§ WHAT YOU NEED TO DO
You are to retype all of the data exactly as it appears.

§ MATERIAL TO PROCESS
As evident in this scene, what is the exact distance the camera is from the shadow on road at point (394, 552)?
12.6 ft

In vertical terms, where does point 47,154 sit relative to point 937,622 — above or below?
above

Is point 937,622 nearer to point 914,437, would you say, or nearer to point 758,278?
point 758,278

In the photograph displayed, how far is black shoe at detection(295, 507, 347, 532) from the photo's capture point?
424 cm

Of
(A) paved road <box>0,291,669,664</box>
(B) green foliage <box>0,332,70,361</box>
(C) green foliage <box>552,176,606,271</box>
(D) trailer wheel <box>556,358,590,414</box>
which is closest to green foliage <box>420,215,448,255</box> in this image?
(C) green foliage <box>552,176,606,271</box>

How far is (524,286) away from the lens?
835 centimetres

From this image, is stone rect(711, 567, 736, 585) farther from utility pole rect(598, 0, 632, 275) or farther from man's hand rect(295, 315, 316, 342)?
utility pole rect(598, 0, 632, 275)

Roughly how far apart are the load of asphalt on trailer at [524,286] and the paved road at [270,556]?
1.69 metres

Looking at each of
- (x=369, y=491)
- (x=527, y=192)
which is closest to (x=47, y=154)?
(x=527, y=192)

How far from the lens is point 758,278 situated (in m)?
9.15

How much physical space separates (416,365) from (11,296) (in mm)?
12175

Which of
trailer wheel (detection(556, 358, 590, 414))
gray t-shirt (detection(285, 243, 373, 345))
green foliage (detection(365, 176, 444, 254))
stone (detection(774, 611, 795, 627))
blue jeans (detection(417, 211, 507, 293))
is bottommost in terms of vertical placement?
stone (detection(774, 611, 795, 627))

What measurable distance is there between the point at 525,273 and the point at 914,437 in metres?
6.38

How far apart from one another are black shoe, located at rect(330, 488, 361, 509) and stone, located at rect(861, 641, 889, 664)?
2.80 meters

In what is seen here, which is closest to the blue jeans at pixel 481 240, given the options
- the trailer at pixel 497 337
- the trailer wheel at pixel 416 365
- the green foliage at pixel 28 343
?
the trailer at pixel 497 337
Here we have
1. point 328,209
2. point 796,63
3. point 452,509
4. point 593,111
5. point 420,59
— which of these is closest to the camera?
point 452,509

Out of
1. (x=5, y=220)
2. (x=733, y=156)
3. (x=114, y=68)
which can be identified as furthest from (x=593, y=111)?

§ REPLY
As evident in this scene, what is the exact distance the camera is from the shadow on road at point (394, 552)?
12.6 ft

In vertical terms, where does point 47,154 sit relative to point 937,622 — above or below?
above

Is point 937,622 nearer to point 914,437, would you say, or nearer to point 758,278?
point 758,278

In the photograph displayed, how far is black shoe at detection(295, 507, 347, 532) from the photo's capture point?
424 cm

Of
(A) paved road <box>0,291,669,664</box>
(B) green foliage <box>0,332,70,361</box>
(C) green foliage <box>552,176,606,271</box>
(D) trailer wheel <box>556,358,590,414</box>
which is closest to green foliage <box>420,215,448,255</box> in this image?
(C) green foliage <box>552,176,606,271</box>

How far is (524,286) away from the lens?
835 centimetres

From this image, is stone rect(711, 567, 736, 585) farther from utility pole rect(598, 0, 632, 275) or farther from man's hand rect(295, 315, 316, 342)?
utility pole rect(598, 0, 632, 275)

Roughly how far apart are the load of asphalt on trailer at [524,286] and the paved road at [270,556]?
1.69 metres

Looking at each of
- (x=369, y=491)
- (x=527, y=192)
which is closest to (x=47, y=154)?
(x=527, y=192)

How far from the lens is point 758,278 situated (in m)?
9.15

How much physical space separates (416,365) from (11,296) (in mm)?
12175

Which of
trailer wheel (detection(556, 358, 590, 414))
gray t-shirt (detection(285, 243, 373, 345))
green foliage (detection(365, 176, 444, 254))
stone (detection(774, 611, 795, 627))
blue jeans (detection(417, 211, 507, 293))
is bottommost in terms of vertical placement?
stone (detection(774, 611, 795, 627))

What measurable distance is there between the point at 525,273 and the point at 914,437 in metres?
6.38

How far apart from one another are black shoe, located at rect(330, 488, 361, 509) and stone, located at rect(861, 641, 889, 664)?
2.80 meters

In what is seen here, which is closest to the blue jeans at pixel 481 240, given the options
- the trailer at pixel 497 337
- the trailer wheel at pixel 416 365
- the green foliage at pixel 28 343
?
the trailer at pixel 497 337
Here we have
1. point 328,209
2. point 796,63
3. point 452,509
4. point 593,111
5. point 420,59
— which of these is closest to the camera?
point 452,509

Out of
1. (x=5, y=220)
2. (x=733, y=156)
3. (x=114, y=68)
which can be identified as furthest from (x=593, y=111)?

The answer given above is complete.